Display outputs at the rear consisted of one port each of HDMI and DisplayPort, and two DVI ports. This card has 1.5GB of GDDR5 video memory clocked at 1000 MHz and a GPU core clocked at 750 MHz (unlike the reference design's 924 and 701 MHz respectively). It has a 384-bit memory interface and 480 unified shaders that support DirectX 11. These specifications can be seen above, in the GPU-Z screenshot of the MSI GeForce GTX480 Lightning.
Notice the copper-colored display output ports instead of the usual shiny steel color.
The MSI N480GTX Lightning graphics card's package contents included a quick user guide, a CD with drivers and MSI AfterBurner software, two 6-pin to 8-pin convertor PCI-E power cables, one DVI-to-VGA port adapter and one DVI-to-HDMI port adapter.
To prevent bottle-necks as much as possible, the test-bed consisted of an Intel Core i7 965 processor, Intel DX58SO motherboard, Intel X25-M 80GB SSD, 3GB of Kingston DDR3-2000MHz HyperX RAM, Tagan BZ-1300W PSU and Windows 7 Ultimate. We used the latest driver for the Lightning at the time of testing - Nvidia ForceWare v260.89.
The graphs here show only performance numbers selected from a wider set of tests conducted. This card turned out to be a great performer in benchmarks. Note that all of the below is as seen at default settings and not post-overclock, although the ease of overclocking the MSI card would have returned even higher performance.
To put the results in context and help you compare, we juxtapose its benchmark scores with three other top-end graphics cards.

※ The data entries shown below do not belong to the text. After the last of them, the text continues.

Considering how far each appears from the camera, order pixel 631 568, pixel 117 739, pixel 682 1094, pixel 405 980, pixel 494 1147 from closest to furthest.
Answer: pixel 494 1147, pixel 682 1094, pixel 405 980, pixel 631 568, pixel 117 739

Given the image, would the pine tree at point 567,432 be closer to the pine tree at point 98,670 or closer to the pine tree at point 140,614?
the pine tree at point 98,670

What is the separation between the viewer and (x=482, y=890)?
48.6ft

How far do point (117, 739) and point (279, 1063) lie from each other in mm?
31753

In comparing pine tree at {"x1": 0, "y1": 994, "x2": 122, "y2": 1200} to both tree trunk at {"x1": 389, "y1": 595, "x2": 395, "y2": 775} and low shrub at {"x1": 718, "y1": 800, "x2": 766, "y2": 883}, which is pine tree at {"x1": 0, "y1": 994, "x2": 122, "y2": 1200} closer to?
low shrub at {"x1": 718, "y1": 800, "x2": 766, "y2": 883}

These are the reigning champion Asus Ares (Radeon 5870 X2) and the AMD Radeon 5970 both of which are dual-GPU cards, and the reference-designed Zotac GeForce GTX480. The performance gap between the two variants of the GTX480 GPU could be attributed to updated drivers since the Zotac was tested, and to the factory overclocked nature of the MSI Lightning.
Below is a graph of how the MSI card fared in synthetic benchmarks:
Below is a graph of gaming performance seen in higher-end usage patterns.

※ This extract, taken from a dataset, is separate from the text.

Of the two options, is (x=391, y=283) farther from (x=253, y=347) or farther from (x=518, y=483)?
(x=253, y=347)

Among the top-end cards chosen for comparison, the MSI Lightning had a clear edge in idle temperature seen. When pushed to operate at full load, it again had the edge in temperatures seen.

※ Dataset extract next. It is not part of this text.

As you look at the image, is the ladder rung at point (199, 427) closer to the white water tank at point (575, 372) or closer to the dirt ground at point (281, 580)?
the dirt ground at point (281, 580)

When all has been said, what matters at the end is whether you think this graphics card was made just for you. It clearly has plenty of muscle at its disposal and is the fastest single-GPU card in existence for now. Those who game on large monitors and those who use professional rendering applications undoubtedly benefit. Besides raw performance, it also has quiet and good (on air) cooling to offer, reducing the need for an after-market cooler.
But that still does not explain the price offset fully. The big deal with the MSI N480GTX Lightning is its enthusiast friendliness - right from being able to over-clock speeds confidently due to the cooler, to adjusting voltage via software to extract every last ounce of performance from the GTX480. To that end, we think this card does fulfil its mission but the price deters it from obtaining a higher rating.